• Túmbate boca arriba con los pies apoyados en la barra y las piernas completamente extendidas.
    Baja alternativamente un talón mientras mantienes el otro elevado.
    Alterna rítmicamente, manteniendo la pelvis estable y la parte superior del cuerpo quieta.
    Sigue alternando, haciendo hincapié en la movilidad y el control del tobillo.
  • Túmbate boca arriba con las rodillas flexionadas, los pies separados al ancho de las caderas y los brazos relajados a los lados.
    Inhala para prepararte, exhala e inclina la pelvis hacia atrás.
    Eleva la columna hasta formar un puente, vértebra a vértebra.
    Empuja con las piernas hasta que estén casi completamente extendidas. Baja de nuevo a la posición inicial.
    Después, comienza a enrollar la columna hacia abajo hasta que la espalda quede plana contra el carro.
  • Túmbate boca arriba con las rodillas flexionadas y los pies separados al ancho de las caderas y apoyados. Mantén las caderas ligeramente fuera del carro.

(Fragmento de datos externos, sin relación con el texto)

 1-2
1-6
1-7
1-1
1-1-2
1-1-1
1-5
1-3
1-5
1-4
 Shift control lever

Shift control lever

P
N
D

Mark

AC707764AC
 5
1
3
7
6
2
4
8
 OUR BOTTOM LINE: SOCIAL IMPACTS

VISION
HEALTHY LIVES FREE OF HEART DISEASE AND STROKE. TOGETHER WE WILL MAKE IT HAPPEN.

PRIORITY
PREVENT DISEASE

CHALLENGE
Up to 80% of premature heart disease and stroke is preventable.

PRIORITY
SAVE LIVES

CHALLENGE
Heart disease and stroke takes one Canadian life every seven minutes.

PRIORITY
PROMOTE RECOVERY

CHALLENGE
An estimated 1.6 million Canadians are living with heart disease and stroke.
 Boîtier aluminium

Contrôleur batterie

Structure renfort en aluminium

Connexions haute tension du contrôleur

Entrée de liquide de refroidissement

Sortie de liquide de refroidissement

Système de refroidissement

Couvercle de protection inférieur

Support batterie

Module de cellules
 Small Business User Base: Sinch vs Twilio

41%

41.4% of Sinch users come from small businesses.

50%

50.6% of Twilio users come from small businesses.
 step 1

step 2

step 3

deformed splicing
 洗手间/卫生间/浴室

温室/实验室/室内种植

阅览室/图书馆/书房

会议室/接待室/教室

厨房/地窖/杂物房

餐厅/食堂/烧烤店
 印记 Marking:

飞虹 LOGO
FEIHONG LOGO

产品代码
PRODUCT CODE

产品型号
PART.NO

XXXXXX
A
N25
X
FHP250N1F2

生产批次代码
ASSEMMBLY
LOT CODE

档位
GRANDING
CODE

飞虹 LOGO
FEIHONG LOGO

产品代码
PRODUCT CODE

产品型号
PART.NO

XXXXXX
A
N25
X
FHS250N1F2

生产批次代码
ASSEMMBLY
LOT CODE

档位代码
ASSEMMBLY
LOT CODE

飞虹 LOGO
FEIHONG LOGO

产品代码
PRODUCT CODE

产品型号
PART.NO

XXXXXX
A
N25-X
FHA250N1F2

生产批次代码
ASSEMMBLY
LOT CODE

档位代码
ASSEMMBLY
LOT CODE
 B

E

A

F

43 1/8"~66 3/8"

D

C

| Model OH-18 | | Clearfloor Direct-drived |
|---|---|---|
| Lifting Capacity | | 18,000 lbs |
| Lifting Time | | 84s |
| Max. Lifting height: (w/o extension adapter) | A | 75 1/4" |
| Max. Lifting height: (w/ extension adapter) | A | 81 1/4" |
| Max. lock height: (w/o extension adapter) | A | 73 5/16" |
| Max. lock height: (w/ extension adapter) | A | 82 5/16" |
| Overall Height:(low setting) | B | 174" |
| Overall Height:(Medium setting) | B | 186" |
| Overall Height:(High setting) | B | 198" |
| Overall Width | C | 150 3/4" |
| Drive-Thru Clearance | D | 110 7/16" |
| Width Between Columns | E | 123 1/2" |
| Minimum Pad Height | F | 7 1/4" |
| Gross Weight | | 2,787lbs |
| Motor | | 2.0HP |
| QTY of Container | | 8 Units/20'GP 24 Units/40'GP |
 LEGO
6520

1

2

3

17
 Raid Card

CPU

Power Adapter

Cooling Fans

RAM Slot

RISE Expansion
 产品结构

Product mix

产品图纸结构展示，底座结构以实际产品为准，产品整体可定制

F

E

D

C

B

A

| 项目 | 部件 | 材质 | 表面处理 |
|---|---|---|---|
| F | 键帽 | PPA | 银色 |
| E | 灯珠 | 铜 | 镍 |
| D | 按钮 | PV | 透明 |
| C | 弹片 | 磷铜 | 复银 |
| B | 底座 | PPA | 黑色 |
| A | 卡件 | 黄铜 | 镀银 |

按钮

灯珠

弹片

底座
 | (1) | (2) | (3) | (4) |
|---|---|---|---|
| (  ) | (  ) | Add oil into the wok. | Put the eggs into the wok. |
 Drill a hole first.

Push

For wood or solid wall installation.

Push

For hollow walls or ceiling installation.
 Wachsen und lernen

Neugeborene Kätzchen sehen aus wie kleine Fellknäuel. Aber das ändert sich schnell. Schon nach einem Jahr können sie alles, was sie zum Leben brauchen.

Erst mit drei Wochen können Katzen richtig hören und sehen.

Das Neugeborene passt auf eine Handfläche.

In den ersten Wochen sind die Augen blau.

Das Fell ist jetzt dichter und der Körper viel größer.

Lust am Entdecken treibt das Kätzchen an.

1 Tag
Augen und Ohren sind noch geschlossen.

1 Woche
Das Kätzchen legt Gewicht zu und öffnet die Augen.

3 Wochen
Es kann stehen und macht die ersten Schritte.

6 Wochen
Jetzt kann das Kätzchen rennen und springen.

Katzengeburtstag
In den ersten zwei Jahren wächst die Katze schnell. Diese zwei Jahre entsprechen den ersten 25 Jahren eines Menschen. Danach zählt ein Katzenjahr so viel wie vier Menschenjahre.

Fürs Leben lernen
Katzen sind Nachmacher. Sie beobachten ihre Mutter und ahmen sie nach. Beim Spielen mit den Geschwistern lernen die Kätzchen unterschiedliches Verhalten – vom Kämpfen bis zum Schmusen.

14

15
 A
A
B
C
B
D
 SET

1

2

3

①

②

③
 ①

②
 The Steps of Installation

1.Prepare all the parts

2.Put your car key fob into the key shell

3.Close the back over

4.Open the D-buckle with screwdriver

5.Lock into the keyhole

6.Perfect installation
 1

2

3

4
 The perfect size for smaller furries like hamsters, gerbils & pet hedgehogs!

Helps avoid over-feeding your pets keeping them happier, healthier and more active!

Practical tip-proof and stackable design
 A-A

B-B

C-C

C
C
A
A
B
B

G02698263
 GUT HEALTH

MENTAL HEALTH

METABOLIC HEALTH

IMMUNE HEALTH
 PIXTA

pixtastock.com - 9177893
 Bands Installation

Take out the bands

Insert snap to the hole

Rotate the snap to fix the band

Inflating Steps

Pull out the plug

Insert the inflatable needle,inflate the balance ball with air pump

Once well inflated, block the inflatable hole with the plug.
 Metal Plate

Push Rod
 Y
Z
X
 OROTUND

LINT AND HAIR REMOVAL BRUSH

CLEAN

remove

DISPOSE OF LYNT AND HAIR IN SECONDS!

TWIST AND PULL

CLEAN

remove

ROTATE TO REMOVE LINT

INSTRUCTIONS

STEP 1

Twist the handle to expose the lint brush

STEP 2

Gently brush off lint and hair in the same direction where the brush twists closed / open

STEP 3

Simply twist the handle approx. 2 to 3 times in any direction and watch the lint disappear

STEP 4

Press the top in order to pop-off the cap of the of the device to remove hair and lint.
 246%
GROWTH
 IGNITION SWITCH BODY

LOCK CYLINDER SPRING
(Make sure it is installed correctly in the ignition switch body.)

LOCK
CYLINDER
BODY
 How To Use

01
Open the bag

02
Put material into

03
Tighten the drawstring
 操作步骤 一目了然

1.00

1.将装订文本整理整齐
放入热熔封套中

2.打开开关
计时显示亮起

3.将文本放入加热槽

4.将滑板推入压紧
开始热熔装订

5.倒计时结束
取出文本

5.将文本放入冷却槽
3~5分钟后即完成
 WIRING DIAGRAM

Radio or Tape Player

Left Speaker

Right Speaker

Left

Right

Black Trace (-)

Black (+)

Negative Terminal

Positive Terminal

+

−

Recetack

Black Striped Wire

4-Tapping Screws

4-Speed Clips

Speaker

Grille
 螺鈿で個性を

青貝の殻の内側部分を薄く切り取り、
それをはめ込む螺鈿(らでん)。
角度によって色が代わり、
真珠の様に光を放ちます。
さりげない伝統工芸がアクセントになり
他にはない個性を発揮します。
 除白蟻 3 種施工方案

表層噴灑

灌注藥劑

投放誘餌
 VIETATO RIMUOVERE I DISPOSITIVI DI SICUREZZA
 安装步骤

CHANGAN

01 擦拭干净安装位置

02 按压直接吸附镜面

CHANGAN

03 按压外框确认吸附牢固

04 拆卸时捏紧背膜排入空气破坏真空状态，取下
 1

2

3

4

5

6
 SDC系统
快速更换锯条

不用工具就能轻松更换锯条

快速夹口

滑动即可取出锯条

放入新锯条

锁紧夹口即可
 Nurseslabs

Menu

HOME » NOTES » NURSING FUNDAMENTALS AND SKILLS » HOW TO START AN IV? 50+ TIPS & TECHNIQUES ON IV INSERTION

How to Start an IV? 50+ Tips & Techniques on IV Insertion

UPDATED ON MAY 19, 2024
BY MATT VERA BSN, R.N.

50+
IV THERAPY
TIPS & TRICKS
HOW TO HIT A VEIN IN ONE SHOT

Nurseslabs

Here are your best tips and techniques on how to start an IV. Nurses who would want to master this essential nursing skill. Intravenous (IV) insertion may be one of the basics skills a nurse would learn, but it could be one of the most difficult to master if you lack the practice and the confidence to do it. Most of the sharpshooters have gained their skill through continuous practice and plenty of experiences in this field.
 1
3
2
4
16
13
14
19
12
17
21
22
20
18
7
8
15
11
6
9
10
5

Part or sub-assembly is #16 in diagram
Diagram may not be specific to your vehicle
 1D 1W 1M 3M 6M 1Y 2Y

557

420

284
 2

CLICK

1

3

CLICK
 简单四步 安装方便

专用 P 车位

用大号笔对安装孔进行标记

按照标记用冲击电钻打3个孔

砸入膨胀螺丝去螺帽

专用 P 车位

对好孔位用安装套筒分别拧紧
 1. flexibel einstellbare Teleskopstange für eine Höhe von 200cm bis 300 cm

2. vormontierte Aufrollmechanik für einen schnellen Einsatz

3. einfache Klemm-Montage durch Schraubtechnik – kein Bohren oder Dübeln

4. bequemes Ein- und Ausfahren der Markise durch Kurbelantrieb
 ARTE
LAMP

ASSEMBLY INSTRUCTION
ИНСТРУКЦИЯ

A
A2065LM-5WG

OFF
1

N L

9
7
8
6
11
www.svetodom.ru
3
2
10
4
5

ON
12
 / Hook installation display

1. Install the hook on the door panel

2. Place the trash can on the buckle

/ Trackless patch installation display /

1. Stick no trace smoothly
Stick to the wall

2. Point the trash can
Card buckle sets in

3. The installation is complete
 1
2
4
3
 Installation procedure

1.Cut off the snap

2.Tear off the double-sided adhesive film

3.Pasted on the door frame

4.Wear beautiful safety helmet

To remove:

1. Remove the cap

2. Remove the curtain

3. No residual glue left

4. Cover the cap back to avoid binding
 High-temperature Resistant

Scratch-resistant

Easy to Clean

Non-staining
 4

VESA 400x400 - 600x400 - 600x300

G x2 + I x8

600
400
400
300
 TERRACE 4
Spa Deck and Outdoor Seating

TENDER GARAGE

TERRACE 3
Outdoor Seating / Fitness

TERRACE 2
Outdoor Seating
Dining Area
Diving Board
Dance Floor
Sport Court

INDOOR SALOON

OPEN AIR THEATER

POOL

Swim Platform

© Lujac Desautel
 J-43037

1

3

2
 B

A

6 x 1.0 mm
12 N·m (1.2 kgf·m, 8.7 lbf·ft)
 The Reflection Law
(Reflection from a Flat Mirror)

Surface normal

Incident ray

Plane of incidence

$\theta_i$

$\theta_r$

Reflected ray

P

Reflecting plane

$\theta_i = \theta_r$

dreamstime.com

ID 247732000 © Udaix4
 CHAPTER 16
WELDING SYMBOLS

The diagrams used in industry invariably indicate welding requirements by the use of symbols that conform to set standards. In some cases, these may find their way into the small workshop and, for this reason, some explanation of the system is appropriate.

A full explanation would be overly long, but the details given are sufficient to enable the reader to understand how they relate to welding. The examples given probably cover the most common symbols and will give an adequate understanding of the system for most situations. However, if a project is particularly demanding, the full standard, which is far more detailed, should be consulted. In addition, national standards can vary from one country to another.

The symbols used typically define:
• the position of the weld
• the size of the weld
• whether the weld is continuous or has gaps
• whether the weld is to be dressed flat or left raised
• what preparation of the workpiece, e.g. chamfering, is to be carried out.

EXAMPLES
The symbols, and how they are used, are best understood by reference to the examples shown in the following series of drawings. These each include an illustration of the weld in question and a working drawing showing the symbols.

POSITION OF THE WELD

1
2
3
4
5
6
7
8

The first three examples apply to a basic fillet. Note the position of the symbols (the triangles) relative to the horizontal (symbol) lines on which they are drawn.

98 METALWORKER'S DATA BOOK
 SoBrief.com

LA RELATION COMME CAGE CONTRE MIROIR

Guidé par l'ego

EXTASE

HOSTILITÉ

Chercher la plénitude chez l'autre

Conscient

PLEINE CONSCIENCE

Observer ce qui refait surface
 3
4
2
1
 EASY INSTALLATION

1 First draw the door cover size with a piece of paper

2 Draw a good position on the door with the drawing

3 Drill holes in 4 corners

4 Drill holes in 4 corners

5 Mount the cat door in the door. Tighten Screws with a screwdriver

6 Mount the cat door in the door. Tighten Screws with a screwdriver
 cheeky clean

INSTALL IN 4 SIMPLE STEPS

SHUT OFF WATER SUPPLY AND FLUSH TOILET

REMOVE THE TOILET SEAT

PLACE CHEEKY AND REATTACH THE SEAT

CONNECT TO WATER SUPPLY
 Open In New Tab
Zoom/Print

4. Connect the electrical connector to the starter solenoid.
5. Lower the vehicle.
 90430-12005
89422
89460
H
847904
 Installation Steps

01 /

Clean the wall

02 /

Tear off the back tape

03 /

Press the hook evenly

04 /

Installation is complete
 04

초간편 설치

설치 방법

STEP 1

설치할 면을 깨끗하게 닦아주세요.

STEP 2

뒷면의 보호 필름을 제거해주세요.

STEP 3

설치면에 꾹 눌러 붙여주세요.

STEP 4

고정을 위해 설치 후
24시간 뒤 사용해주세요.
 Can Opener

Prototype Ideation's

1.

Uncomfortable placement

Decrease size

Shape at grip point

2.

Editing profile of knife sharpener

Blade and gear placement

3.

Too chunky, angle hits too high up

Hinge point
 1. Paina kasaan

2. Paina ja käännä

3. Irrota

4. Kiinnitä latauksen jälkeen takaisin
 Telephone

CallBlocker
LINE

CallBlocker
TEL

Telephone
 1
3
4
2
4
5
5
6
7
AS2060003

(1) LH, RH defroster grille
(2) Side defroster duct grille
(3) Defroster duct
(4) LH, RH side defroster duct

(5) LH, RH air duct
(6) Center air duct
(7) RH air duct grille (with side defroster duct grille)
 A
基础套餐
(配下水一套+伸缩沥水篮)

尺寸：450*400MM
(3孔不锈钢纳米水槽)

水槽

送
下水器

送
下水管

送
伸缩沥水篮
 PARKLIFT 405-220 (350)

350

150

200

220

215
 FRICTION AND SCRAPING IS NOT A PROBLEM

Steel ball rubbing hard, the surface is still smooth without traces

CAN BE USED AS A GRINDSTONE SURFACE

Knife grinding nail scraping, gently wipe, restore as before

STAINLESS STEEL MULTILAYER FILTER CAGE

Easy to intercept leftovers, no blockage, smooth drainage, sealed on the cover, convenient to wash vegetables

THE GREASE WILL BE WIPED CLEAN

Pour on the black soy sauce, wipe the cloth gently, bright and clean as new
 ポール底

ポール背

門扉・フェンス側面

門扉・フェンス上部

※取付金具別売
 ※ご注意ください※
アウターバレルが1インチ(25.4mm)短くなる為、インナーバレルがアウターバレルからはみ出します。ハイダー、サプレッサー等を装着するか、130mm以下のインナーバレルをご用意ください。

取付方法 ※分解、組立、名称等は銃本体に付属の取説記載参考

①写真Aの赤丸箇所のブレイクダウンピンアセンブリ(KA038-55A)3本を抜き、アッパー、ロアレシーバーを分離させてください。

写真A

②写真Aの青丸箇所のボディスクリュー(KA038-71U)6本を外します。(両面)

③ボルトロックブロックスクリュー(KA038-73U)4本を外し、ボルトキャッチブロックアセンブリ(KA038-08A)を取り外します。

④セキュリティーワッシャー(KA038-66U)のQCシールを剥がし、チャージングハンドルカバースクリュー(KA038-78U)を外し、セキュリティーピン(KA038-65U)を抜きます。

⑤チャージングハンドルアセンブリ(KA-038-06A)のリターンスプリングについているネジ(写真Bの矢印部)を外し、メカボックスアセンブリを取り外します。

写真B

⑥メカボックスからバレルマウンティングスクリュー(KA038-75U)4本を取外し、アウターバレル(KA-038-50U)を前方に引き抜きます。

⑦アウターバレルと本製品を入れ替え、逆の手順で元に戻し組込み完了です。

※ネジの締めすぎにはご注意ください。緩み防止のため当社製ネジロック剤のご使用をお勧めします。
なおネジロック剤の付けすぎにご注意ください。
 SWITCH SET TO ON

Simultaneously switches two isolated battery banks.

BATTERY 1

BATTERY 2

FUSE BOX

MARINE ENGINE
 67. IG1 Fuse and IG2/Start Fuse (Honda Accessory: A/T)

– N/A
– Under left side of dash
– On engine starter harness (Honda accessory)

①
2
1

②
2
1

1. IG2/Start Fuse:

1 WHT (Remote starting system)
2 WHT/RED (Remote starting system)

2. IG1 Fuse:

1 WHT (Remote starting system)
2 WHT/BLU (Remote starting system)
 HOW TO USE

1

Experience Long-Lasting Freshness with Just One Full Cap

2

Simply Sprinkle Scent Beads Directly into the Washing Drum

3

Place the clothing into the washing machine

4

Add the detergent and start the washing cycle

    Activa el core y los glúteos, empuja con los talones.
    Mantén la posición de la cadera mientras empujas.
  • Túmbate boca arriba, con los pies en las correas y las piernas extendidas hacia arriba.
    Eleva las caderas, despegando la columna del carro.
    Flexiona las rodillas y lleva los talones hacia los glúteos por encima de la cabeza.
    Baja lentamente, extendiendo las piernas para volver a la posición inicial.